If you ask the Rev. Shawn McCain Tirres, rector of Resurrection Anglican Church, the real story of the church’s departure isn’t about denominational politics. It’s about a local parish that faced difficult questions head-on, and came out the other side.
“It feels like we did the impossible,” McCain Tirres told Religion News Service in a recent interview. “We really fought for this, we stuck this out and we trusted God and each other. We had a lot of hard conversations. And here we are. We’re still together. Look what God has done.”
RNS spoke to McCain Tirres about his parish: how it formed, the ways it has changed and what ultimately led it to the disaffiliation. This interview has been edited for length and clarity.
How was Resurrection founded?
I have a large Latino Catholic family and family in West Texas. While I was at a family reunion out here, I had this moment where I felt the invitation of the Holy Spirit to come here and get to work.
In 2015, my family and I moved to Austin from Santa Cruz, California, sent from the church that we had planted there with another family. It was word-of-mouth, a lot of prayer and in-home gatherings. We gathered a critical mass of people and started a launch team, then finally launched Easter of 2015.
What makes Resurrection distinct?
We throw a lot of parties in the neighborhood at pubs and parks. Our culture of evangelism isn’t pushy.

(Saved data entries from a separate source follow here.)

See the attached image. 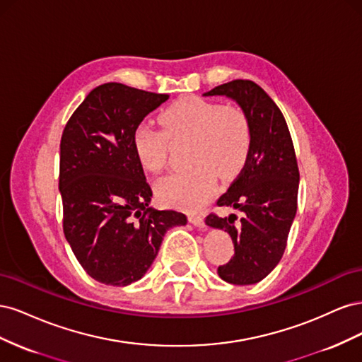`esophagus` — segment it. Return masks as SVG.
Here are the masks:
<instances>
[{"instance_id":"34e87169","label":"esophagus","mask_w":362,"mask_h":362,"mask_svg":"<svg viewBox=\"0 0 362 362\" xmlns=\"http://www.w3.org/2000/svg\"><path fill=\"white\" fill-rule=\"evenodd\" d=\"M189 221L192 225H194L198 229H201V231H205L206 229V225L204 222V217L201 214H190L189 216Z\"/></svg>"}]
</instances>
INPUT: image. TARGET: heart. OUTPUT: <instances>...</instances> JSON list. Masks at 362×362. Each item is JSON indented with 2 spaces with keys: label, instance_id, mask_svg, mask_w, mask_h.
I'll use <instances>...</instances> for the list:
<instances>
[{
  "label": "heart",
  "instance_id": "1",
  "mask_svg": "<svg viewBox=\"0 0 362 362\" xmlns=\"http://www.w3.org/2000/svg\"><path fill=\"white\" fill-rule=\"evenodd\" d=\"M164 129L141 124L136 128L133 145L139 163L148 172L158 173L168 160L170 139H192V168L161 178L158 198L170 205L198 210L210 198L216 170L233 177L247 160L252 131L246 113L234 105H222L199 98H185L161 113Z\"/></svg>",
  "mask_w": 362,
  "mask_h": 362
}]
</instances>
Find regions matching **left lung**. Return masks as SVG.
<instances>
[{"label": "left lung", "mask_w": 362, "mask_h": 362, "mask_svg": "<svg viewBox=\"0 0 362 362\" xmlns=\"http://www.w3.org/2000/svg\"><path fill=\"white\" fill-rule=\"evenodd\" d=\"M204 96H226L246 113L252 145L242 173L217 205L242 213L206 216L205 225L223 229L233 238L234 257L217 269L218 276L235 286L264 279L278 266L298 210L299 169L293 140L278 105L249 80L214 87Z\"/></svg>", "instance_id": "left-lung-1"}]
</instances>
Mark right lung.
<instances>
[{
    "label": "right lung",
    "mask_w": 362,
    "mask_h": 362,
    "mask_svg": "<svg viewBox=\"0 0 362 362\" xmlns=\"http://www.w3.org/2000/svg\"><path fill=\"white\" fill-rule=\"evenodd\" d=\"M168 100L164 93L105 83L84 98L63 129L64 237L87 275L105 286L139 281L164 234L187 223L182 213L151 206L152 190L133 145L141 120Z\"/></svg>",
    "instance_id": "obj_1"
}]
</instances>
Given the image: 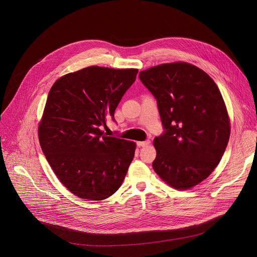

We have what I would call a very “fiesta” culture, which is making a ton of food, throwing a huge party and inviting everyone in earshot.
Another distinction is that we are very high church. We have a lot of incense, smells and bells, robes, a strong sense of reverence. People have called us a “low-key high church.” We’re going to have a good time, but we’re standing in the presence of God.